(Picture-based spatial questions)

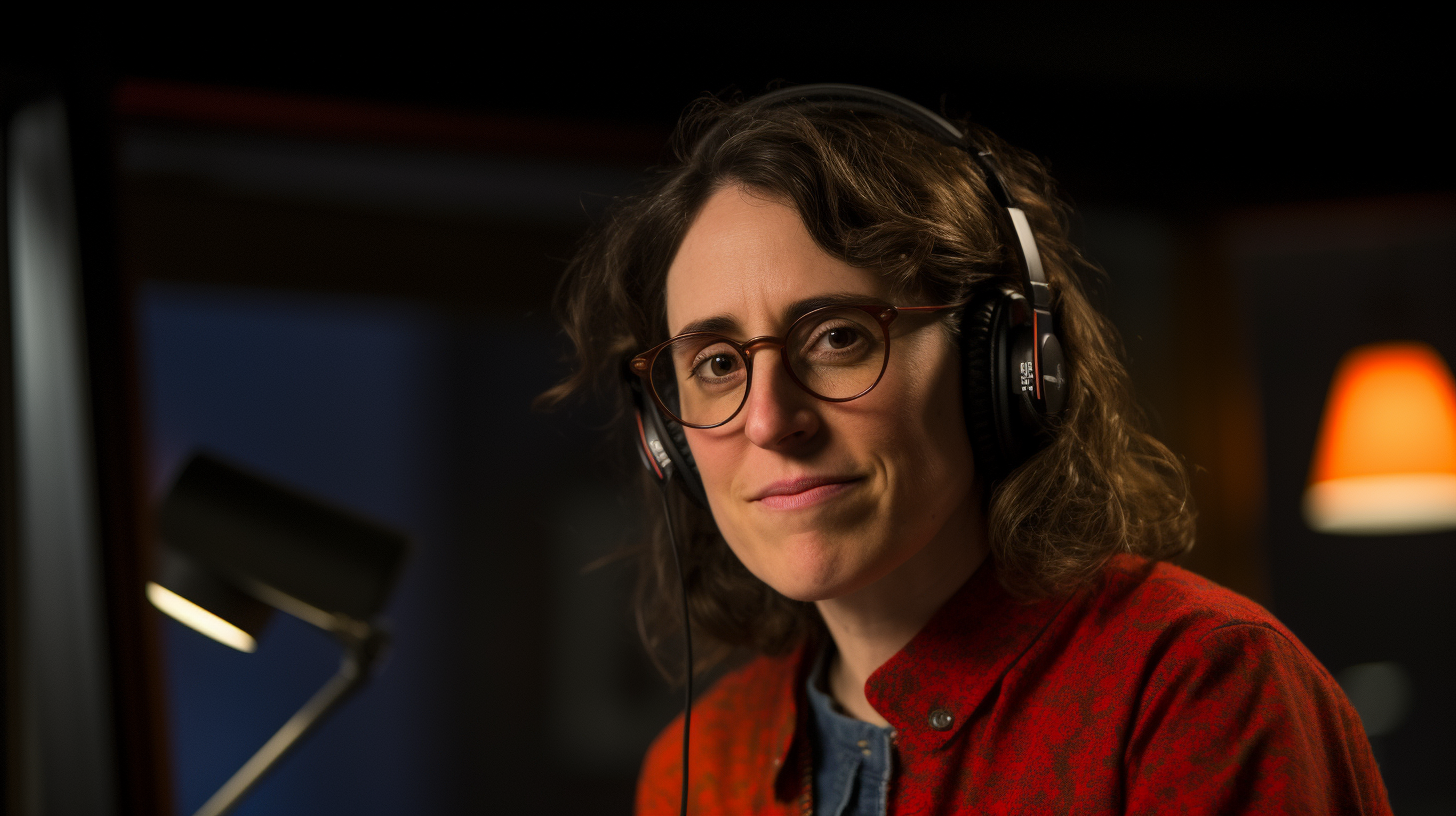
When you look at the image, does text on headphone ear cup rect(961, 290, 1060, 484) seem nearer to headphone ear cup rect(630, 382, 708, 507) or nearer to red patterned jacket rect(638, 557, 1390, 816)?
red patterned jacket rect(638, 557, 1390, 816)

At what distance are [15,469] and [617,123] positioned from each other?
1.40 m

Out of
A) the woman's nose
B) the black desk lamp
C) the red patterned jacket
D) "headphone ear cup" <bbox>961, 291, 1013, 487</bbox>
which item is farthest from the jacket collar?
the black desk lamp

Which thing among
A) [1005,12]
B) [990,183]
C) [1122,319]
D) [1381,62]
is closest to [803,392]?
[990,183]

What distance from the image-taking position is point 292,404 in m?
2.77

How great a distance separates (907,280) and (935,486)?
0.19 meters

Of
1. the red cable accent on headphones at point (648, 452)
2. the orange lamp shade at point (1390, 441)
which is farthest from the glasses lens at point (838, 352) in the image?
the orange lamp shade at point (1390, 441)

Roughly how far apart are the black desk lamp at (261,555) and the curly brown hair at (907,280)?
30 cm

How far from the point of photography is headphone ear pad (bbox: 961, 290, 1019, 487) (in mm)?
983

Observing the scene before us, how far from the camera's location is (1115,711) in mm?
881

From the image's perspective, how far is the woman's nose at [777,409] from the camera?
0.95m

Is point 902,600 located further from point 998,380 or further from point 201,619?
point 201,619

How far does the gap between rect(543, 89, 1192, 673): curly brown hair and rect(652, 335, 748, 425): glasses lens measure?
13cm

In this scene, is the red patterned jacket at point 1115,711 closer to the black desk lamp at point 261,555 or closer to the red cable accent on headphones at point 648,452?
the red cable accent on headphones at point 648,452

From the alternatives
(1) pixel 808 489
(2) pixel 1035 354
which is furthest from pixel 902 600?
(2) pixel 1035 354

[Set exercise]: Turn the lines from the beginning up to and including the line with "0.19 meters" into a numbered list, dropping any blank lines. Leave the pictures out of the answer.

[Solution below]:
1. When you look at the image, does text on headphone ear cup rect(961, 290, 1060, 484) seem nearer to headphone ear cup rect(630, 382, 708, 507) or nearer to red patterned jacket rect(638, 557, 1390, 816)?
2. red patterned jacket rect(638, 557, 1390, 816)
3. At what distance are [15,469] and [617,123] positioned from each other?
4. 1.40 m
5. Out of
6. A) the woman's nose
7. B) the black desk lamp
8. C) the red patterned jacket
9. D) "headphone ear cup" <bbox>961, 291, 1013, 487</bbox>
10. which item is farthest from the jacket collar?
11. the black desk lamp
12. Which thing among
13. A) [1005,12]
14. B) [990,183]
15. C) [1122,319]
16. D) [1381,62]
17. is closest to [803,392]?
18. [990,183]
19. What distance from the image-taking position is point 292,404 in m?
20. 2.77
21. How great a distance separates (907,280) and (935,486)?
22. 0.19 meters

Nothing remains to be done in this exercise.